▶ _Exercice proposé_
Pouvez-vous transcrire intégralement, sans y changer un seul mot, le texte ci-dessous sur le week-end de ski de fond à La Féclaz ?

▶ _Extrait_
Plusieurs fois j’ai déposé sur ce blog des petites fantaisies inspirées par les bons moments passés ensemble lors de nos week-ends de ski de fond. Aujourd’hui je voudrais trouver les mots pour dire tout autre chose.

Quand nous nous sommes retrouvés à La Féclaz ce mois de janvier 2010, il a bien fallu admettre que l’un d’entre nous ne serait pas là. Nous avions l’habitude de le compter d’office parmi nous, brillant skieur, aimant les grandes traites dans la neige, les espaces boisés. Il aimait se retrouver avec nous dans ce massif des Bauges, dans le Jura ou ailleurs.

Ce samedi, le plaisir de l’avoir avec nous fait brusquement défaut. Nous allons par les pistes et chacun par-devers soi le cherche des yeux. Se souvient de son sourire, de sa bienveillance, de son attention aux autres. Lui qui sans en avoir l’air donnait le tempo au groupe. Endurance, fluidité de l’allure. Comme un bel exemple à suivre dans ce sport, de loin pour la plupart, car il filait comme le vent sur ses skis.

Le brouillard glacé de cette journée est propice aux évocations. Sapins enneigés, ombres esquissées, traces indistinctes. Ami ta présence résiste. Tu nous accompagnes encore. Et nous skions pour toi, Ignace.

Dimanche matin, par surprise, le soleil nous éblouit. Bernadette a proposé de nous réunir quelque part dans la forêt. L’idée serait d’observer un temps de silence à la mémoire de notre ami parti. Un endroit convenable se présente, exposé au sud. La terre encore engourdie dans l’ombre, le soleil à mi-hauteur des sapins. Nous nous plantons à leur pied. Bernadette prononce quelques mots, l’émotion l’empêche de continuer. Un grand silence s’établit, celui de la nature quand le vent se tait. Les uns fixent le sol, d’autres les arbres sur le ciel. Nous n’en menons pas large. Aucun bruit, sauf les cœurs qui battent. Les yeux nous brûlent un long moment. Sur la fin, deux petits oiseaux lancent de discrets « tit tit » dans l’air vibrant par-dessus les sapins, et c’est tout. Ce chant ténu vient clore notre modeste cérémonie d’adieu.

▶ _Données fournies_
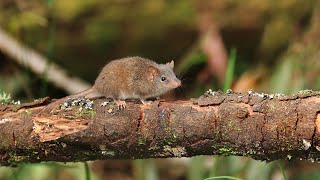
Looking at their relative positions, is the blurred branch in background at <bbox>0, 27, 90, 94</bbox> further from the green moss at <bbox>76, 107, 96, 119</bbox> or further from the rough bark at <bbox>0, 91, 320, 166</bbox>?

▶ _Bonne réponse_
Plusieurs fois j’ai déposé sur ce blog des petites fantaisies inspirées par les bons moments passés ensemble lors de nos week-ends de ski de fond. Aujourd’hui je voudrais trouver les mots pour dire tout autre chose.

Quand nous nous sommes retrouvés à La Féclaz ce mois de janvier 2010, il a bien fallu admettre que l’un d’entre nous ne serait pas là. Nous avions l’habitude de le compter d’office parmi nous, brillant skieur, aimant les grandes traites dans la neige, les espaces boisés. Il aimait se retrouver avec nous dans ce massif des Bauges, dans le Jura ou ailleurs.

Ce samedi, le plaisir de l’avoir avec nous fait brusquement défaut. Nous allons par les pistes et chacun par-devers soi le cherche des yeux. Se souvient de son sourire, de sa bienveillance, de son attention aux autres. Lui qui sans en avoir l’air donnait le tempo au groupe. Endurance, fluidité de l’allure. Comme un bel exemple à suivre dans ce sport, de loin pour la plupart, car il filait comme le vent sur ses skis.

Le brouillard glacé de cette journée est propice aux évocations. Sapins enneigés, ombres esquissées, traces indistinctes. Ami ta présence résiste. Tu nous accompagnes encore. Et nous skions pour toi, Ignace.

Dimanche matin, par surprise, le soleil nous éblouit. Bernadette a proposé de nous réunir quelque part dans la forêt. L’idée serait d’observer un temps de silence à la mémoire de notre ami parti. Un endroit convenable se présente, exposé au sud. La terre encore engourdie dans l’ombre, le soleil à mi-hauteur des sapins. Nous nous plantons à leur pied. Bernadette prononce quelques mots, l’émotion l’empêche de continuer. Un grand silence s’établit, celui de la nature quand le vent se tait. Les uns fixent le sol, d’autres les arbres sur le ciel. Nous n’en menons pas large. Aucun bruit, sauf les cœurs qui battent. Les yeux nous brûlent un long moment. Sur la fin, deux petits oiseaux lancent de discrets « tit tit » dans l’air vibrant par-dessus les sapins, et c’est tout. Ce chant ténu vient clore notre modeste cérémonie d’adieu.